Compass’ recruitment strategy has led to numerous lawsuits since 2014 with accusations ranging from price-fixing and collusion to poaching tech talent to stealing $2 million worth of leads. Last month, Howard Hanna sued Compass for allegedly encouraging three of its agents in Pennsylvania to breach their contracts, specifically their non-compete, non-solicitation and confidentiality provisions, by switching brokerages.

Christie’s also alleged that its former agents took confidential information with them in the form of both listings and “pricing and pricing strategy,” which will give them the ability to “unfairly” win business from the firm’s existing and future clients.

A Compass spokesperson called the allegations “clearly opportunistic and entirely without merit.”

“Our focus remains on empowering agents to grow their business, and we believe in their right to choose the brokerage that serves them best,” the spokesperson continued in a statement.

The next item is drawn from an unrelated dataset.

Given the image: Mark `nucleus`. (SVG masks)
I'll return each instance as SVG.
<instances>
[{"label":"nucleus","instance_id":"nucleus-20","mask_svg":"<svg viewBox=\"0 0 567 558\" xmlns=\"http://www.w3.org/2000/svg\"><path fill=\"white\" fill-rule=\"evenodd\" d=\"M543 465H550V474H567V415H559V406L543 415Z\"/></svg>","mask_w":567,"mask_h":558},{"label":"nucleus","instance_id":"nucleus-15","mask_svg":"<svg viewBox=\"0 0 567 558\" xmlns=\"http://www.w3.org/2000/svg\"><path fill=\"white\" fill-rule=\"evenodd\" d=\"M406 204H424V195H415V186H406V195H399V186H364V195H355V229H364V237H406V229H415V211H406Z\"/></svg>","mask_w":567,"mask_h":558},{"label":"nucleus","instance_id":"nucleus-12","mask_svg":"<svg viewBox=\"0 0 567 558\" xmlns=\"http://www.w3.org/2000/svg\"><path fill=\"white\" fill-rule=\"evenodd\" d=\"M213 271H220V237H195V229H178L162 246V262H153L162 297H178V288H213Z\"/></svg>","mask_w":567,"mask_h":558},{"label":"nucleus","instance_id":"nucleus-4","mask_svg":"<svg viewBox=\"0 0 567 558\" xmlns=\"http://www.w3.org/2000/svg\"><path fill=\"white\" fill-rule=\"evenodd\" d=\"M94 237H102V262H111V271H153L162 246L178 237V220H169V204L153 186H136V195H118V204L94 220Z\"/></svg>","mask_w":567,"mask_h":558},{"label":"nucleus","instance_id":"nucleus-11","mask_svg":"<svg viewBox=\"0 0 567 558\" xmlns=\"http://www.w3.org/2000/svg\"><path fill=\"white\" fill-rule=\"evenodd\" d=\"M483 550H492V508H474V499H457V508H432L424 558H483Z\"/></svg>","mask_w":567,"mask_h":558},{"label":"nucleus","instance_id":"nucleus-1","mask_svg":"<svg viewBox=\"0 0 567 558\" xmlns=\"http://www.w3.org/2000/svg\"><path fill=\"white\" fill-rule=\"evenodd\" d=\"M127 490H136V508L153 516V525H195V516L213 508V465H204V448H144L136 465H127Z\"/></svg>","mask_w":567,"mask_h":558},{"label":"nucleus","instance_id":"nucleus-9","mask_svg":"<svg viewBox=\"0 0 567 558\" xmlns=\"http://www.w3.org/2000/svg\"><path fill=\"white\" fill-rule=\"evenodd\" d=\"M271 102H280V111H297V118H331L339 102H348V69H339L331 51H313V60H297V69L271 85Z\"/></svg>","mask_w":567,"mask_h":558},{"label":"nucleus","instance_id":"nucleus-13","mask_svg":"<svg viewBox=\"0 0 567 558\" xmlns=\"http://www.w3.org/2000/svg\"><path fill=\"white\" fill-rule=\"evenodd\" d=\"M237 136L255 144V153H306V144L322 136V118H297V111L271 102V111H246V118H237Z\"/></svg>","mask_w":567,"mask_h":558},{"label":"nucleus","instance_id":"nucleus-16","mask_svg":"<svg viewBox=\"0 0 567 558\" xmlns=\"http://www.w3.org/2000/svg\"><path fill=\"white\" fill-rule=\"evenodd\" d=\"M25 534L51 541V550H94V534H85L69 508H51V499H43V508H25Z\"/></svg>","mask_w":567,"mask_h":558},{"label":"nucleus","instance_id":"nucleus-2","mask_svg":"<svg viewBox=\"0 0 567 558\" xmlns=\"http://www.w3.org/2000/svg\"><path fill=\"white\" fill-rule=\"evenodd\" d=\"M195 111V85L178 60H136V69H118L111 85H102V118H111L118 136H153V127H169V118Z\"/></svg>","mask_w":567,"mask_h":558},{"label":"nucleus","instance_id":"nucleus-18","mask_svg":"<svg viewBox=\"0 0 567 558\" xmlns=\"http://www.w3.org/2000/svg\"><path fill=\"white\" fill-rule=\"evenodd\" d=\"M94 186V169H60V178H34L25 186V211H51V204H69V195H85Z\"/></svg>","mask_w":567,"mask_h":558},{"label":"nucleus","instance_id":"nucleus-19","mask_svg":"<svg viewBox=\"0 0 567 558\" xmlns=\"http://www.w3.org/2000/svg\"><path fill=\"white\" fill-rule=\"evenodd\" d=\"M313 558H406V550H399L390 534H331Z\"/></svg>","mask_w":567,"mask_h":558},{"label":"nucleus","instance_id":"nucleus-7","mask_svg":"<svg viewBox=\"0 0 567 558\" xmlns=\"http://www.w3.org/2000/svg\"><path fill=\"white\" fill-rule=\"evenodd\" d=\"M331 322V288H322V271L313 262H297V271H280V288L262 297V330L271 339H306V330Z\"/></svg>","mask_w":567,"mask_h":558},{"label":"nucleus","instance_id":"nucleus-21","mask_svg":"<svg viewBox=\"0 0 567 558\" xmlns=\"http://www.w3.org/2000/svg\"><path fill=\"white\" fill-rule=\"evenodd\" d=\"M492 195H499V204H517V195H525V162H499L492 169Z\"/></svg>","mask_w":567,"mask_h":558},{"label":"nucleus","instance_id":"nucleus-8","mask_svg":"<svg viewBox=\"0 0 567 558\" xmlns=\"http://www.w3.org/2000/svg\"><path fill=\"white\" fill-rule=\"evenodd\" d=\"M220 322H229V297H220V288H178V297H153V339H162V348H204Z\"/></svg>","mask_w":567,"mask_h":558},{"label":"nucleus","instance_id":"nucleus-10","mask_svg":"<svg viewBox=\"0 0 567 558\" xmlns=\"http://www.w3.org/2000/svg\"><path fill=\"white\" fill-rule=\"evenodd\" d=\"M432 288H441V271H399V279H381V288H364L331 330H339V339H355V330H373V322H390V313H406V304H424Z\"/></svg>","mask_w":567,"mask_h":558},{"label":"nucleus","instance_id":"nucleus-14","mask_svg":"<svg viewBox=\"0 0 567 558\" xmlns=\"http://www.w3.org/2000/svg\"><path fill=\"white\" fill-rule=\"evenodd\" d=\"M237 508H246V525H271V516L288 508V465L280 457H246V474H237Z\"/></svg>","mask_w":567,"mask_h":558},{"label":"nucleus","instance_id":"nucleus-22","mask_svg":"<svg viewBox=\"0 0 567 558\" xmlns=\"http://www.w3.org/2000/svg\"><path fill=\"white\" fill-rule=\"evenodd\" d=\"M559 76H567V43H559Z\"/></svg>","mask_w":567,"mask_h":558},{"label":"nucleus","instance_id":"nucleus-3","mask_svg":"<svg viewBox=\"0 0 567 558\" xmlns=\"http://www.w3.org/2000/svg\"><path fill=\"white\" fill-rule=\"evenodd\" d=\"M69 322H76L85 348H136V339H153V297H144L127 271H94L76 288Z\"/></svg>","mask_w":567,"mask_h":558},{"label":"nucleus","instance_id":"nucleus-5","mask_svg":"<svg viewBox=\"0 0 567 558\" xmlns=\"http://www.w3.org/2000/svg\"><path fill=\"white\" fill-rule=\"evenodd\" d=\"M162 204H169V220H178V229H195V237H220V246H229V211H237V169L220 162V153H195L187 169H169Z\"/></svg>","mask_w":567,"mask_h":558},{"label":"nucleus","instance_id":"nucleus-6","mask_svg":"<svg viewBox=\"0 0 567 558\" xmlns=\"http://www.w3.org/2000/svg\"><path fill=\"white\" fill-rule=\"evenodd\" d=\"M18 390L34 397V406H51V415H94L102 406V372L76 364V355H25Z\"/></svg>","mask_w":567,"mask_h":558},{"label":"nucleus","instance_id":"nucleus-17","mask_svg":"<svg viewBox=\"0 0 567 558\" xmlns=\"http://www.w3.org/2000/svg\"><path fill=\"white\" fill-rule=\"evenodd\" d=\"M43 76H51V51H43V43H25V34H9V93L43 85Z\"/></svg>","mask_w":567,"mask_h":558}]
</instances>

In recent years, Compass has taken steps to defend itself against accusations of stolen data by adopting a common practice in Silicon Valley: New hires must sign an agreement that defines what agents cannot bring with them to Compass and threatens disciplinary action if they don’t comply.

Michael Hensely, an attorney representing Christie’s, said his client intends to “vigorously pursue” the matter and declined to comment further.

Updated: This story has been updated to include commentary from Compass noting that the temporary restraining order was denied.